Nice guys don't finish last in today's market
Oh Jim. For so long you entertained us on The Apprentice with your persuasive sales technique, your take-no-prisoners boardroom showdowns and your ever-so cheesy clichés.
At one stage it looked as if Lord Sugar would be a fool not to hire the man from Cookstown but then we all remembered that this year he's hiring nobody except Nick Hewer and Karren Brady, his able henchman and woman.
Rather, he's going into business with lucky Tom Pelleareau who'll reap the benefits of a £250,000 investment and the most beady of beady eyes keeping a close watch on his burgeoning company.
That the 'nice' apprentice won is a coup for right-minded business people everywhere, particularly in this day and age when the economies of some of the world's greatest powerhouses are languishing in the gutter.
The bravado and gusto of traders in the dealing rooms of investment banks from London to Lisbon, Singapore to Sao Paulo were part of the reason the world's economy found itself in such a mess in 2007.
Emboldened by massive bonuses which rewarded risk (ones which show no sign of being pared back if the story on page 38 is anything to go by) they came up with new and confusing ways to trade the most outlandish 'products' which nobody, probably not even themselves, could understand.
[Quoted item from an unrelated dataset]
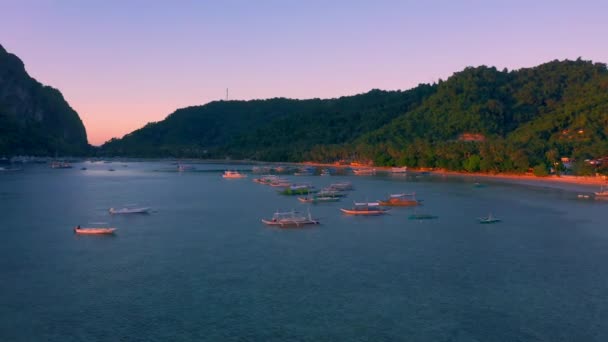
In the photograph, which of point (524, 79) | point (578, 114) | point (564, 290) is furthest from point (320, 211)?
point (524, 79)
In effect, they weren't that dissimilar to Tom in that they were inventors.
But these weren't professor types who designed a product you could hold, they were traders who designed a piece of paper which was worthless when the market collapsed. Now the economies of our nearest neighbours in the Republic, those in Spain, Italy, Greece, Portugal and even the US are finding that even four years later, the after effects of the biggest economic meltdown in living memory is still being felt.
At least Tom's nail file will still find a market; maybe even his 'seating device' will too.
Conservatism is the new opulence, nice the new aggression. Certainly the latter is true in the current circumstances.
Ensuring good relations with customers and suppliers is essential in this age of late payments, trimmed margins and volatile market conditions.
You certainly get to know your friends in business when the chips are down, a situation that's not dissimilar to Lord Sugar's boardroom where the blame game moves up to the premier league.
Needless blaming and self- aggrandisement are all very well but when it comes to making it to the top - like in the first series of The Apprentice when 'nice Tim Campbell' was hired - it seems that respect, a little humility and a sprinkling of charm are top of the wish list.
We should have known Jim would struggle after one of his best quotes of the show: "I don't know what rapport is, if i did, i'd bottle it".